## Permintaan
Cetak ulang bagian tulisan tentang etika dan Dharma di bawah tanpa mengubah satu kata pun, mulai dari "Memasuki Dharma Sala" sampai dengan "selain di bumi.".

Etika dan Dharma

Kemarin saya bersama seorang teman menghadiri kelas Dharma yang diselenggarakan di sebuah vihara (bukan aliran maitreya). Sebenarnya untuk mencari dharma sih tidak perlu bagi saya untuk sampai ke sana. Namun karena ketulusan dari teman-teman yang mengundang kita, akhirnya secara rela menjadwalakan waktu ditengah kesibukan untuk hadir di sana. Terpikir juga untuk ingin tahu seperti apa kelas dharma yang dilaksanakan disana.
Memasuki gerbang Vihara. Terlihat pohon rindang dan taman yang asri, sesuatu yang cukup menyejukan hati ditangah suasana panas tengah hari. Kami disambut oleh panitia yang juga adalah teman kita (sesama buddhis) di beragai kegiatan organisasi dan forum keagamaan.
Memasuki Dharma Sala tempat sedang berlangsungnya Dharma Desana (ceramah), terdapat rupang Buddha dalam posisi duduk. Saya perkirakan sekitar dua setengah meter tingginya. Sungguh suatu ruangan yang sangat nyaman dan cukup lapang. Dilengkapi perangkat audio system yang lumayan. Terdengar suara Bapak Cornelis Wowor mengema dengan ciri khas penyampaian yang ringan dan tajam membahas topik "kelahiran kembali".
Secara umum kelas berlangsung dengan baik. Para pendengar juga terdengar antusias menagapi. Apalagi Pak Wowor sempat memberikan berbagai ilustrasi dan bukti keberadaan kehidupan lain selain di bumi.
Mungkin dikarenakan terbiasa mengikuti kelas Dharma di berbagai tempat. Saya merasa cara dan kebiasaan duduk kebanyakan peserta kelas jauh dari "etis". Berhubung kita berada di Dharma Sala, di hadapan rupang Buddha dan mendengarkan Dharma. Maka sikap duduk sesukanya tentu kurang etis. Mungkin karena kebiasaan dan pola pengajaran dharma kita selama ini terlalu terfokus pada "pengetahuan" dan praktek dharma yang cukup besar, yang langsung terlihat dan terasakan saja. Misalnya lewat "fang sheng" (melepas makhluk), berdana dalam pembangunan Vihara atau pun Pattidana (pelimpahan jasa).
Sesuatu yang kadang lupa kita praktekkan adalah pengembangan diri "kedalam" batin. Lewat tulisan ini saya mencoba berbagi sedikit yang sempat saya ketahui.

Saya selalu merasa salut ketika melihat orang yang dapat duduk tegak tanpa bersandar pada sandaran kursi. Terutama jika posisi ini dapat dipertahankan dalam waktu cukup lama. Biasanya ada yang mampu melakukannya. Bahkan ketika makan, dengan keanggunan tangan kiri mengangkat mangkok dan tangan kanan mengangkat sumpit. Sungguh memancarkan kewibawaan dan disipin yang tinggi. Nilai estetika dan keanggunan yang mempesona. Ketika kita disuruh untuk melakukan hal yang sama, umumnya mendapat penolakan dengan banyak alasan. Tulang punggung sakit, tempat duduk panas, tidak nyaman dan sebagainya. Lalu apakah mereka yang mampu duduk dengan tegak tidak merasakan hal demikian?

## Cuplikan data
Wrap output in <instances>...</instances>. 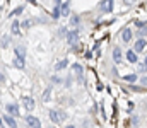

## Hasil pengerjaan
Memasuki Dharma Sala tempat sedang berlangsungnya Dharma Desana (ceramah), terdapat rupang Buddha dalam posisi duduk. Saya perkirakan sekitar dua setengah meter tingginya. Sungguh suatu ruangan yang sangat nyaman dan cukup lapang. Dilengkapi perangkat audio system yang lumayan. Terdengar suara Bapak Cornelis Wowor mengema dengan ciri khas penyampaian yang ringan dan tajam membahas topik "kelahiran kembali".
Secara umum kelas berlangsung dengan baik. Para pendengar juga terdengar antusias menagapi. Apalagi Pak Wowor sempat memberikan berbagai ilustrasi dan bukti keberadaan kehidupan lain selain di bumi.